Senior AI Engineer
Location
United States
Posted
2 days ago
Salary
$165K - $180K / year
Seniority
Senior
Job Description
Senior AI Engineer
ELIQUENT Life Sciences
• Serves as a leading technical resource for AI tooling, operations, and integrations across the enterprise. • Architect and build end-to-end AI technical designs (including enterprise data pipelines, platform infrastructure, and systems integration) to ensure scalable, reliable deployment within the IT environment. • Oversee data readiness and pipeline development, ensuring high-quality data availability and robust platform capabilities to support AI initiatives at scale. • Support governance and risk management processes for AI, incorporating responsible AI practices and compliance measures (e.g., data privacy, bias mitigation) to ensure ethical, secure solutions. • Continually develops or improves all enterprise architectural domains of applications, data, network, and infrastructure. • Designs, implements, oversees, and continuously improves security, compliance, and availability. • Develops strategies and direction for applicable systems solutions including disaster recovery. • Assists with complex projects that require multiple technical disciplines serving as the escalation point of contact for technical projects from inception to delivery. • Serves as a strategic advisor to the organization on all AI technology matters.
Job Requirements
- Minimum of 5 years of experience working in data management, infrastructure ownership, or enterprise automation initiatives with demonstrated knowledge in enterprises developing code and custom scripts used for architecture, data pipelines, applications, and infrastructure.
- At least 3 years experience in schema design, tautology layers, graph & relational databases, cloud operations, and related systems.
- Deep expertise with the Microsoft 365 and Azure technology stack.

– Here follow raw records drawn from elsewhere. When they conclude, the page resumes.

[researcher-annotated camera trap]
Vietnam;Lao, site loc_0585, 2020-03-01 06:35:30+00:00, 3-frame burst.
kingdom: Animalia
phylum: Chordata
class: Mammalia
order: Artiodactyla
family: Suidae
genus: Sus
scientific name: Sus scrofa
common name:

- Proven track record leading and managing systems on cloud infrastructure.
- Demonstrated experience across a broad AI technology stack (e.g., Claude, OpenAI, graph systems, Copilot, etc.).
- Knowledge of current and trending AI practices, technologies, and regulations.
- Demonstrates effectiveness in a complex, global, team-oriented environment with exemplary communications (oral, written, and presentation) and collaboration skills.
- Demonstrated desire to continue to learn and grow while able to quickly apply new skills is critical.
Benefits
- Competitive Compensation: Eliquent offers a competitive salary and comprehensive benefits package for full-time and part-time employees, including health, dental, vision, and life insurance, a 401(k) plan with employer match, a generous paid time off program, and additional perks.
- Career Development: Opportunities for professional growth and advancement within a supportive and innovative environment.
- Work-Life Balance: Flexible work arrangements and a commitment to maintaining a healthy work-life balance.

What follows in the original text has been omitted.